Prader-Willi syndrome (PWS) is a typical example of imprinting inheritance [25]. Maternal UPD on chromosome 15 can lead to PWS, and the main intrauterine manifestations of PWS are reduced fetal movement and FGR [26]. This study confirmed that one fetus had maternal UPD on chromosome 15 (PWS), and ultrasonographic findings of this fetus revealed FGR and polyhydramnios. Moreover, imprinted genes on chromosome 2 [27] are also associated with fetal growth restriction, growth retardation, heart malformation, hypospadias, and oligohydramnios. In our study, chromosome 2 of one of the fetuses exhibited maternal UPD, and ultrasonography demonstrated FGR, persistent left superior vena cava, and renal parenchyma echo enhancement in the fetus. These cases confirmed that the genetic etiology of FGR was not only related to chromosomal structural abnormalities or aneuploidy but also chromosomal submicroscopic abnormalities and UPD.

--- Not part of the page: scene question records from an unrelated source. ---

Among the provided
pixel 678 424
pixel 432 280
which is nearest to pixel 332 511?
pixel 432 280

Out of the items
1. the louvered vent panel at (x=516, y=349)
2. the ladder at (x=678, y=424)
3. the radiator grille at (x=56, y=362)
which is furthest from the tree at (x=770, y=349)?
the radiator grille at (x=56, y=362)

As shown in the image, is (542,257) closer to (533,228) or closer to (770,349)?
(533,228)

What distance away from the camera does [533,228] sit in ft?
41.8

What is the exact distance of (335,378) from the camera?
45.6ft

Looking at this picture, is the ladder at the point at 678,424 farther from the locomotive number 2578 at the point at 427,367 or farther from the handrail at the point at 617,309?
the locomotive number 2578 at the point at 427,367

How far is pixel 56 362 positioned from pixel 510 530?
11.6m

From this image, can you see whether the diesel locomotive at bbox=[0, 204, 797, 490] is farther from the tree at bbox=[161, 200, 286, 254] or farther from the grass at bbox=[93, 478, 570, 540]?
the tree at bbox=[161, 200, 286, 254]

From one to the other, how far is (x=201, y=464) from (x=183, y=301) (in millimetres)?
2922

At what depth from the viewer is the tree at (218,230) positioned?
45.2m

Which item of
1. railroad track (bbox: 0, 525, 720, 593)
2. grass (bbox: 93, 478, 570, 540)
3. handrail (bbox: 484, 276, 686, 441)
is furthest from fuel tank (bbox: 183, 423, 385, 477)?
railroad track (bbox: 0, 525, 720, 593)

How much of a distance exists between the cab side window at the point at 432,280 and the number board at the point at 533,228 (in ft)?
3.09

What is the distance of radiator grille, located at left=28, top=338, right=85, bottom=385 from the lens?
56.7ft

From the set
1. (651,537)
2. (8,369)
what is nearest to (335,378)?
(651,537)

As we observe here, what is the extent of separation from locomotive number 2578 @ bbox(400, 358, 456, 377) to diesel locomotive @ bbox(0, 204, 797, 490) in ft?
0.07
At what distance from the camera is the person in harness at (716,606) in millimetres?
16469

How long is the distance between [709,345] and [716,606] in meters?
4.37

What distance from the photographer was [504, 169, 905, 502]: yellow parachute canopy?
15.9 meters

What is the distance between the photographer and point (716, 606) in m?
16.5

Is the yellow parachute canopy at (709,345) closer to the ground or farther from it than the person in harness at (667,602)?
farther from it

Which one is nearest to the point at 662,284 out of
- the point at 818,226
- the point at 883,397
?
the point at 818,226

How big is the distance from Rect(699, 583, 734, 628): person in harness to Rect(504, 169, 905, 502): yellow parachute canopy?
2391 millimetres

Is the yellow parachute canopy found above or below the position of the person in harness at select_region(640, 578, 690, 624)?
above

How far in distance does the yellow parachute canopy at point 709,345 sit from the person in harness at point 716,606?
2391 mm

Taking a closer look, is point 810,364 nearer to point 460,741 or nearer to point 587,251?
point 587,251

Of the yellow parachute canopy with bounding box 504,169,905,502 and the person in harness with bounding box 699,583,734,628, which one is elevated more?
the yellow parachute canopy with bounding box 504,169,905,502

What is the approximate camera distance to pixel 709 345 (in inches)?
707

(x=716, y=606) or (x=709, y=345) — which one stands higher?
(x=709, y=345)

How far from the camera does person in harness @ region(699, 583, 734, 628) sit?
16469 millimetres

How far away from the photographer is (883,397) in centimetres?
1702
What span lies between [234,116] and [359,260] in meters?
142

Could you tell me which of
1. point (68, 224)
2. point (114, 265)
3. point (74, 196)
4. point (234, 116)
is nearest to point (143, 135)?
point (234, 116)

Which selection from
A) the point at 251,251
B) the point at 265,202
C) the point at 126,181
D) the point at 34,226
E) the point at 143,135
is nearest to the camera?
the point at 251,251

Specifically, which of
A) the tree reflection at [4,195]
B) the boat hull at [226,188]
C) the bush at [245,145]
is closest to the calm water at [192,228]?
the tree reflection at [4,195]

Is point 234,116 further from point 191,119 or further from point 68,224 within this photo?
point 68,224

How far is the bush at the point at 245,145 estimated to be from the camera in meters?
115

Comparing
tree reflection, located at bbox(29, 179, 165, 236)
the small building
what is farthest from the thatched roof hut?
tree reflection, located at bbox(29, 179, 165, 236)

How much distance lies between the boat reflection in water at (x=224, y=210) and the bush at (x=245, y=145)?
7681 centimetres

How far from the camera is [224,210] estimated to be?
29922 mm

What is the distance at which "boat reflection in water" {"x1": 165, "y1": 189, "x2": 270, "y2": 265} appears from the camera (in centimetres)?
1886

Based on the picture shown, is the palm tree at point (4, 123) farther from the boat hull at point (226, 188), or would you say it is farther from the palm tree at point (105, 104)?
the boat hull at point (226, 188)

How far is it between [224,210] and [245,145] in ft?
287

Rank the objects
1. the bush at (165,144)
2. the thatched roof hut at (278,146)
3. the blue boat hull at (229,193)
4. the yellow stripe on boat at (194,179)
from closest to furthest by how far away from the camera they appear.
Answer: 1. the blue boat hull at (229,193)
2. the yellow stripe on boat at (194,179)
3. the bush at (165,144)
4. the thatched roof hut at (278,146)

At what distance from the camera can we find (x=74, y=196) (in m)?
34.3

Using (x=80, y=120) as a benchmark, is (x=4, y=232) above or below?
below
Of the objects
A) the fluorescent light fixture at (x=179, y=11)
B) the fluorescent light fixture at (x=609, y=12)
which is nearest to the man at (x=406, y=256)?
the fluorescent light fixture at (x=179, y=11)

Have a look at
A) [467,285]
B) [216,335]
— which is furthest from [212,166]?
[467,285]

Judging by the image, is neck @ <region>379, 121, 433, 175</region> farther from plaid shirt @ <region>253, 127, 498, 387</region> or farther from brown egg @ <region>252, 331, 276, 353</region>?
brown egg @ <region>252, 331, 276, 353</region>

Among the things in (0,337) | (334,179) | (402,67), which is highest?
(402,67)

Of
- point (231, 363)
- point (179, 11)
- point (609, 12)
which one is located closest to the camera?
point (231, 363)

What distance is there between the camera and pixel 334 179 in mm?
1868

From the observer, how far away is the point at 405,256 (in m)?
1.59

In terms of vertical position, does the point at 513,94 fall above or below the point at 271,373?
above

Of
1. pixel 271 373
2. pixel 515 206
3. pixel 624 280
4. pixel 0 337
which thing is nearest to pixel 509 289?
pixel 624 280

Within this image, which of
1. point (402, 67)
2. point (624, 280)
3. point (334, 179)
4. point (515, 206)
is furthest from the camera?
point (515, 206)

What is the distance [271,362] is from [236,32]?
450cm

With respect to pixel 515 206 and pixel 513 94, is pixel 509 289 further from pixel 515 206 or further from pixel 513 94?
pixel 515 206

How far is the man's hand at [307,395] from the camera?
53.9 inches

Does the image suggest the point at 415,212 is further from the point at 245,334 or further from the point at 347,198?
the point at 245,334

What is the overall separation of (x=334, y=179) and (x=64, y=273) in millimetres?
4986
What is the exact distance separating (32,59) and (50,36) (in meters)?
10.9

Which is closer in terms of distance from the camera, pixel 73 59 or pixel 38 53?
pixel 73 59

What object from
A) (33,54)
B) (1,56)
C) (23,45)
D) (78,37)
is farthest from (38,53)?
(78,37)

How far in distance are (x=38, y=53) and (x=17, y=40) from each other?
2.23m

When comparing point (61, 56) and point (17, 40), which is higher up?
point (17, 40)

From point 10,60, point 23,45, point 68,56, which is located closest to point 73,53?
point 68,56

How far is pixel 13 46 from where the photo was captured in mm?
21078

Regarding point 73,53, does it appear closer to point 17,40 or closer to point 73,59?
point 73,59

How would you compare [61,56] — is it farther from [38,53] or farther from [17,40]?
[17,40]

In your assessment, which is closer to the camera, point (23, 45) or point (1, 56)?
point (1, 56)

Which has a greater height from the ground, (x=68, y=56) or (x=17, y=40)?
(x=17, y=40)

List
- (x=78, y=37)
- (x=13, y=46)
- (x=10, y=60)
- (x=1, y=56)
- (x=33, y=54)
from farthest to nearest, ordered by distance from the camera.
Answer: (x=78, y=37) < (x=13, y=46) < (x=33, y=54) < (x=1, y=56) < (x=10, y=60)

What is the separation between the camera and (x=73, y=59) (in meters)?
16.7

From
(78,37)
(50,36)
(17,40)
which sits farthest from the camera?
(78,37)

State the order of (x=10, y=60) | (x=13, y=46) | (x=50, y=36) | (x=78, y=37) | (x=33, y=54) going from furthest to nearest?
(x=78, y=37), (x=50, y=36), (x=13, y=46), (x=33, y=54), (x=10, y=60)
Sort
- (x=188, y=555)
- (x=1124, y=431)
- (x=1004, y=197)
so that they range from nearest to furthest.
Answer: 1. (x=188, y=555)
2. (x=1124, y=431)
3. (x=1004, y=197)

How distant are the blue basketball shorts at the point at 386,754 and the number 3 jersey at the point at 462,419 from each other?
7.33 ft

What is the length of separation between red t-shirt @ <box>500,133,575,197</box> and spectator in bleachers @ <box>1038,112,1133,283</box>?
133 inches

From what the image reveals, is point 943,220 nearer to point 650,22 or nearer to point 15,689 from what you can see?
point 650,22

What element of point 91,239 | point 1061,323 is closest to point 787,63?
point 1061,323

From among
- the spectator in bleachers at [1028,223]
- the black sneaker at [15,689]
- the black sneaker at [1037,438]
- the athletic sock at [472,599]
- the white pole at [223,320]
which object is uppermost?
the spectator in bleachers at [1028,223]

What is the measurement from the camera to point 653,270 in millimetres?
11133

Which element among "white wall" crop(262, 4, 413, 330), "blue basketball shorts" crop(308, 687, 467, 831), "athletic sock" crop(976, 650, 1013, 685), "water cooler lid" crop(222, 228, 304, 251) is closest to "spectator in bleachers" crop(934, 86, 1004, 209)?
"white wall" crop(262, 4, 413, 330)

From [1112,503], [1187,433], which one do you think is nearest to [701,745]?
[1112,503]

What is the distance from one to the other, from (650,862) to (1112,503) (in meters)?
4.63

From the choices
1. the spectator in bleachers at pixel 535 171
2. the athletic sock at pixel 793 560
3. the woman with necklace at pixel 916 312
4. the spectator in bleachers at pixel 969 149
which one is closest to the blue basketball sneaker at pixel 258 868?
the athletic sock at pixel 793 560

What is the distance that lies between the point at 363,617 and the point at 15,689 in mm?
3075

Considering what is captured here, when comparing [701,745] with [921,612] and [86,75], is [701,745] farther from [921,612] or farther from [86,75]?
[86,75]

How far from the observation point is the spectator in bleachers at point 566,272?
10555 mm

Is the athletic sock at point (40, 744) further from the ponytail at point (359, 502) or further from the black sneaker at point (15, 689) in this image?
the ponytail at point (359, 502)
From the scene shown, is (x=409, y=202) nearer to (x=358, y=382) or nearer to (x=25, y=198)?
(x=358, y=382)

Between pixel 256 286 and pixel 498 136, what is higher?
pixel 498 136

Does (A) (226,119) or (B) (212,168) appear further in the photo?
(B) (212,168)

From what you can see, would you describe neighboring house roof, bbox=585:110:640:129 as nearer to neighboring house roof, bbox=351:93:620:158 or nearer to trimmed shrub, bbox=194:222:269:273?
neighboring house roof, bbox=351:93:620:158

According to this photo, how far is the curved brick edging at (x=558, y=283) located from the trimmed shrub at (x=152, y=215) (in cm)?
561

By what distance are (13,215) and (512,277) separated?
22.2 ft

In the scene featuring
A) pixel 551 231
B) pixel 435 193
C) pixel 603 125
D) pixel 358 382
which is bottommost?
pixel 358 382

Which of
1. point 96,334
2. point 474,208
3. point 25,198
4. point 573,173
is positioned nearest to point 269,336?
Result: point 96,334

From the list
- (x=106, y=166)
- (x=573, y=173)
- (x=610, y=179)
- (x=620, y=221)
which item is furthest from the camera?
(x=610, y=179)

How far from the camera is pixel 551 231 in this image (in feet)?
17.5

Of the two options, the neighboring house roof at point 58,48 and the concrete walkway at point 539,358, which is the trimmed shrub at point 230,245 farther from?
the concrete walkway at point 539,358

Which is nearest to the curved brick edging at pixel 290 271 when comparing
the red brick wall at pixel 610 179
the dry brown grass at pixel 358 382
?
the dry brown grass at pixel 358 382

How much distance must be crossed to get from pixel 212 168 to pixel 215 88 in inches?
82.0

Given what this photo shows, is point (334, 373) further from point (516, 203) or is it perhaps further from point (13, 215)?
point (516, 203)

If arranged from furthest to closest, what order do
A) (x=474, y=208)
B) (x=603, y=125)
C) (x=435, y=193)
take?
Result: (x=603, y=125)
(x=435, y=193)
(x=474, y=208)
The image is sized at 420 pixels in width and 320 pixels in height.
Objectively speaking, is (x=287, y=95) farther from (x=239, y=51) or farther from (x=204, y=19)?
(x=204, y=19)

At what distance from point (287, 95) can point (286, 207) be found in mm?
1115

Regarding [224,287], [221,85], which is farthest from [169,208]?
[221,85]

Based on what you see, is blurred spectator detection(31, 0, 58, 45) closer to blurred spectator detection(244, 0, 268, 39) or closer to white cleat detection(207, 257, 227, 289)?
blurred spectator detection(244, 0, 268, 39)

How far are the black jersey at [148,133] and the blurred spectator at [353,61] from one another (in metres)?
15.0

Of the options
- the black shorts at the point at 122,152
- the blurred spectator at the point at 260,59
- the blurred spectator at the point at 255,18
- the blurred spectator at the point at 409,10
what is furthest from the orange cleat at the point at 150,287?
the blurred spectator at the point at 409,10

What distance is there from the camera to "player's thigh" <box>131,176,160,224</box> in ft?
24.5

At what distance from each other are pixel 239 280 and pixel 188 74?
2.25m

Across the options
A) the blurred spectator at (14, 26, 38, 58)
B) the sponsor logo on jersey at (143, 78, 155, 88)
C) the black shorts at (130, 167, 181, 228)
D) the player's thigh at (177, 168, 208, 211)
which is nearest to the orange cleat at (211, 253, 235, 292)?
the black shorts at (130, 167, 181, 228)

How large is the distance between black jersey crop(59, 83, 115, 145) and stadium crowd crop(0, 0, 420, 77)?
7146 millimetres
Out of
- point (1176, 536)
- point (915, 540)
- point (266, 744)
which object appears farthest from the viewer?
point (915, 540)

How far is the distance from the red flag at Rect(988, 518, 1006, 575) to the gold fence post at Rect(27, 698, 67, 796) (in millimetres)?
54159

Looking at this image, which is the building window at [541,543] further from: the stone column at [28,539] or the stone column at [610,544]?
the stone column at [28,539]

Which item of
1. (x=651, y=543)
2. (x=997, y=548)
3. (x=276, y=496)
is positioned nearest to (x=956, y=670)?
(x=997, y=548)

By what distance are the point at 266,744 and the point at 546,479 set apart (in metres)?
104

An et al. [28] carried out invasive prenatal diagnoses of isolated FGR fetuses and found that the detection rate of chromosomal karyotype abnormalities was 9.4%, among which the detection rate of CMA was 5.5%. Borrell et al. [29] conducted a meta-analysis using CMA analysis of FGR fetuses with normal karyotypes and found that that the abnormal detection rate of CMA in fetuses with isolated FGR and normal karyotype was 4%. In this study, fetuses were divided into isolated FGR group—FGR with ultrasonographic soft markers and FGR with ultrasonographic structural anomalies. The rates of pathogenic CNVs in fetuses with isolated FGR, FGR combined with ultrasonographic soft markers, and FGR combined with ultrasonographic structural anomalies were 6.0%, 10.4%, and 31.1%, respectively. FGR with ultrasonographic structural anomalies had a high rate of pathogenic CNVs due to high prevalence of fetal anomalies caused by genomic abnormalities. This study showed that the group with isolated FGR had 6% pathogenic CNVs. Therefore, identification of genetic causes in FGR using karyotype analysis and SNP-array analysis is recommended, irrespective of whether the FGR is isolated or combined with other ultrasonographic findings.

This study had certain limitations. Firstly, the samples were not analyzed based on age group, and maternal age may also be a factor influencing FGR. Secondly, the diagnosis of FGR was based on the ultrasonographic measurement standard at our institution, which may have some variation. Thirdly, the participants in this study were more likely to terminate their pregnancies after being informed of the presence of fetal pathogenic CNVs; thus, there was a lack of long-term follow up to evaluate the prognoses of the cases being investigated. VUS is challenging for laboratory technicians and clinical consultants—the detection rate of VUS is dependent on the type of microarray chip and the study population [30, 31]. According to literature, VUS accounts for 5.2% of FGR cases [30]. In this study, VUS accounted for 2.4% (5/210) of the FGR cases, which was lower than that reported previously. The five fetuses with VUS in this study developed well das determined during postnatal follow-ups, while nine FGR cases with normal karyotype and abnormal SNP-array had adverse pregnancy outcomes. Next-generation sequencing may provide a comprehensive prenatal diagnostic tool for use in cases of FGR as a new technique for the detection of single gene mutations and CNVs, and allow for improved evaluation of fetal prognosis.

Conclusion

As a prenatal diagnostic tool in FGR, SNP-array analysis is not only conducive to the discovery of FGR-related genomic abnormalities but also for accurate assessment of fetal prognosis, which can aid in genetic counseling. Early diagnosis of FGR and timely detection of genomic abnormalities will positively impact fetal intervention and perinatal prognosis in cases of FGR. Such diagnostic modalities can make it possible to prevent the etiology of FGR and reduce its consequences.